Once the line containing "common name: rodent" is found, retype it and each line after it through the last entry below, word for word, and nothing else.

──────── Exercise data ────────

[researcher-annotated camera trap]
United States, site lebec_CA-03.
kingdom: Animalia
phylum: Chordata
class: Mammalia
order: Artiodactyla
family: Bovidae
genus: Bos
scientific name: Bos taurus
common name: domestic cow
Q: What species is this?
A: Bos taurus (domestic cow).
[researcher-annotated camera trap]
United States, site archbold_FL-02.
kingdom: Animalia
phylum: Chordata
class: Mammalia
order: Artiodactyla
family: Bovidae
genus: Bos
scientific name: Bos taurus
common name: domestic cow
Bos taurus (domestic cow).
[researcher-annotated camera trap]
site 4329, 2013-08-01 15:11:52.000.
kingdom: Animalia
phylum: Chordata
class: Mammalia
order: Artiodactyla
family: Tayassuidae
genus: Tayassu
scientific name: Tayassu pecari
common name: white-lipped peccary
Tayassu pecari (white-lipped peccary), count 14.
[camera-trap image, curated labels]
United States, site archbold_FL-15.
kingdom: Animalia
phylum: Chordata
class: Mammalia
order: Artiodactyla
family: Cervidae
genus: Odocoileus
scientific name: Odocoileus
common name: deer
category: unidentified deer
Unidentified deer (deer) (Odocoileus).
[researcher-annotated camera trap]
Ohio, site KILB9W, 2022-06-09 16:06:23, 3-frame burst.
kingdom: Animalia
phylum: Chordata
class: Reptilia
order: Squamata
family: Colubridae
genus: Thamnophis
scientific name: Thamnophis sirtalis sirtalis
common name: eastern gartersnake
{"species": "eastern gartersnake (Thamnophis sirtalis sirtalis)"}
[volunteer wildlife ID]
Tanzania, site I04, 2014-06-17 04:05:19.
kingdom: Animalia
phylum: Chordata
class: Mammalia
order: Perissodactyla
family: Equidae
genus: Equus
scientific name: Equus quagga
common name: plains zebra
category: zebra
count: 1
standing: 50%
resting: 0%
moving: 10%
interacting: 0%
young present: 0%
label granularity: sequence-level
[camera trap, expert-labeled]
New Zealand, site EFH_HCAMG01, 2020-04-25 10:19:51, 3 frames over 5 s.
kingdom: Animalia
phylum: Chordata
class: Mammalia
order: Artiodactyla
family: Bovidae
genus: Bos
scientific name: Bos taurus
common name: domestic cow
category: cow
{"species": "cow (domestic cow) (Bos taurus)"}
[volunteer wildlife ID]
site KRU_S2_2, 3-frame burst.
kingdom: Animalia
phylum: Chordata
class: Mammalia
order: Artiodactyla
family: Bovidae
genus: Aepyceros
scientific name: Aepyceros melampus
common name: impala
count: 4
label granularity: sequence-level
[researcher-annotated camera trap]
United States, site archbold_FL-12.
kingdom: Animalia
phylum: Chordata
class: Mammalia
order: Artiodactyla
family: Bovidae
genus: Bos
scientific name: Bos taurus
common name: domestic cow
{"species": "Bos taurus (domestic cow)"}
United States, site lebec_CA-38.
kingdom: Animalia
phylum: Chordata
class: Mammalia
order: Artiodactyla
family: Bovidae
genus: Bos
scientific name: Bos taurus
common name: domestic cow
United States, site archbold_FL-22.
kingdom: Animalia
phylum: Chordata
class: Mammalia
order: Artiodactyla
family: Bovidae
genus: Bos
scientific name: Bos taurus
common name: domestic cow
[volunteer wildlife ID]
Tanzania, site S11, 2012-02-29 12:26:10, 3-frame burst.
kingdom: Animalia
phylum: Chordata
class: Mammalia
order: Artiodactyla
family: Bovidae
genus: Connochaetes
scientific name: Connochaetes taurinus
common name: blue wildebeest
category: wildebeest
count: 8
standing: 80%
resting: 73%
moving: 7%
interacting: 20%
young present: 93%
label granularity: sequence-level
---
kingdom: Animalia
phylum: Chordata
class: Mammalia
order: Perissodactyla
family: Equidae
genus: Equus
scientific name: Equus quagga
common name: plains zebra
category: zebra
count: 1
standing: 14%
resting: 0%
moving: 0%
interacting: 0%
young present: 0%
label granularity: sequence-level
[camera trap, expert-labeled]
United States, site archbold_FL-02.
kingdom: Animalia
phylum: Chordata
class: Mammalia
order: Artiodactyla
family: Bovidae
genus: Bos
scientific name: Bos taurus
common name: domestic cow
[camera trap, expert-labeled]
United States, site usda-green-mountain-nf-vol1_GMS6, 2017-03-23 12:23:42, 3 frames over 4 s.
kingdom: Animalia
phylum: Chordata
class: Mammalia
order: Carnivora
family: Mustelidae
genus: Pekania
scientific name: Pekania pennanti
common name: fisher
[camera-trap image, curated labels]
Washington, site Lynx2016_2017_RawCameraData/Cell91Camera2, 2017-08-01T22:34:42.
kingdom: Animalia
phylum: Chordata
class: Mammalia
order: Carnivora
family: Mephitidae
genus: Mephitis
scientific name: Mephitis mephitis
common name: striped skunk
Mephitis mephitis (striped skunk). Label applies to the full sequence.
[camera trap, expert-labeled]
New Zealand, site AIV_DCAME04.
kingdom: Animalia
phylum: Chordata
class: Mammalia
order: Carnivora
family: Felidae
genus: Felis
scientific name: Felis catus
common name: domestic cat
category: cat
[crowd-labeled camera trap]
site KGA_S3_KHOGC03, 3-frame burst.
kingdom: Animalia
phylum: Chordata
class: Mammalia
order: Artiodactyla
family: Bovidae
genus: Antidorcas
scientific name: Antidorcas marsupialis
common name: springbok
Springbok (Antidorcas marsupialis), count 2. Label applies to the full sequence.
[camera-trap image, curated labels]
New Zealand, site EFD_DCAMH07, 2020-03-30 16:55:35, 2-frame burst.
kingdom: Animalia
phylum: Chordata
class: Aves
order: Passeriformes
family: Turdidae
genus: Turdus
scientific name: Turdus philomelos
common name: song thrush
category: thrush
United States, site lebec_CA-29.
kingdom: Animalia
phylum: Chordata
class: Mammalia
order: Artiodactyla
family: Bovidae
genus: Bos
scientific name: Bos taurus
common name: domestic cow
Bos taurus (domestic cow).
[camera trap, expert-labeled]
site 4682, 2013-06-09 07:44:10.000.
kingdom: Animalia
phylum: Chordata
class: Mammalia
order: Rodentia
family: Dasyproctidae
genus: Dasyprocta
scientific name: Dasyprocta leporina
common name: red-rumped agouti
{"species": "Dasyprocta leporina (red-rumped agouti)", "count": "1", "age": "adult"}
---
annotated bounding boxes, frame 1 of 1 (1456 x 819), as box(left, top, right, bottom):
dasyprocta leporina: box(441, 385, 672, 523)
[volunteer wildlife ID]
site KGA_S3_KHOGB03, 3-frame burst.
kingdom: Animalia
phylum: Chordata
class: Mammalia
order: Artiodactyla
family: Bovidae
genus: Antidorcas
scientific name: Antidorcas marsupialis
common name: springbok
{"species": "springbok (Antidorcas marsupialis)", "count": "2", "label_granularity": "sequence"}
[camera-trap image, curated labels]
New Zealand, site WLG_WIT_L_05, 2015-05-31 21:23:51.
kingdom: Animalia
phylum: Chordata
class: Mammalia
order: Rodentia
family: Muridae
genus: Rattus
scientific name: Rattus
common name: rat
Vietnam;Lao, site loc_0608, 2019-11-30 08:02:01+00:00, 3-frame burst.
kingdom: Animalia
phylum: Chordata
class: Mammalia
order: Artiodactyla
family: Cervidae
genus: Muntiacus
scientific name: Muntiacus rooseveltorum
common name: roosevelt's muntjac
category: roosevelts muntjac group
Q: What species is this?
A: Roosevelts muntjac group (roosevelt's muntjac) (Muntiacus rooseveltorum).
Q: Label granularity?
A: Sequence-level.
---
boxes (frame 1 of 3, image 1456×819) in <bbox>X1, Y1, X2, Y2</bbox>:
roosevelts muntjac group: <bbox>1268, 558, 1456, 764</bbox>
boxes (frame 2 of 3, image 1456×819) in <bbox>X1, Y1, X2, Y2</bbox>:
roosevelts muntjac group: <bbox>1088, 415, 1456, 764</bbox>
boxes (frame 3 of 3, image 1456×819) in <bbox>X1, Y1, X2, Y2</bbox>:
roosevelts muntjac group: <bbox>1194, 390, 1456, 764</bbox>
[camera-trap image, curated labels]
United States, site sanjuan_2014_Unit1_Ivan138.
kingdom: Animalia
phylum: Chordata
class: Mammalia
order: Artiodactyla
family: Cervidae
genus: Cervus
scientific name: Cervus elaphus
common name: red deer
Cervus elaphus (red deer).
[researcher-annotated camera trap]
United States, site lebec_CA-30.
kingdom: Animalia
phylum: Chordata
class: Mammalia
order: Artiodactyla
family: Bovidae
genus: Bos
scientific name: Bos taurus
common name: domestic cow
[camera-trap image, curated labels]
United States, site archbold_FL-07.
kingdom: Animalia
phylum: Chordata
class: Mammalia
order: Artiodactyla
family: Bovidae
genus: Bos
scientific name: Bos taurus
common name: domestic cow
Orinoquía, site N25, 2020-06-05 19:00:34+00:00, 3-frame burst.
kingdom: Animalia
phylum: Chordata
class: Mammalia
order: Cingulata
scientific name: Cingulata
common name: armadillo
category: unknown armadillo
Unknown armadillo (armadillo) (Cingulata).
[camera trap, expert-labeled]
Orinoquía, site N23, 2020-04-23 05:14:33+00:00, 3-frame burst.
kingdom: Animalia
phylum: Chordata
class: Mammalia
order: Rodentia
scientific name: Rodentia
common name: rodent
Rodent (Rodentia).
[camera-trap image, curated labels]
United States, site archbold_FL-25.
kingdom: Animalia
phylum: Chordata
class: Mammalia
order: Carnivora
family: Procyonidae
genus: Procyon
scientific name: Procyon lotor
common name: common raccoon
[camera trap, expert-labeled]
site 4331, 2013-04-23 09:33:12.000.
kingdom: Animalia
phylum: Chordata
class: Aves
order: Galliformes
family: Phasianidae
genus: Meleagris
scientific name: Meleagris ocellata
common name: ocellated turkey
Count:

────────

» **Your response**:
common name: rodent
Rodent (Rodentia).
[camera-trap image, curated labels]
United States, site archbold_FL-25.
kingdom: Animalia
phylum: Chordata
class: Mammalia
order: Carnivora
family: Procyonidae
genus: Procyon
scientific name: Procyon lotor
common name: common raccoon
[camera trap, expert-labeled]
site 4331, 2013-04-23 09:33:12.000.
kingdom: Animalia
phylum: Chordata
class: Aves
order: Galliformes
family: Phasianidae
genus: Meleagris
scientific name: Meleagris ocellata
common name: ocellated turkey
Count:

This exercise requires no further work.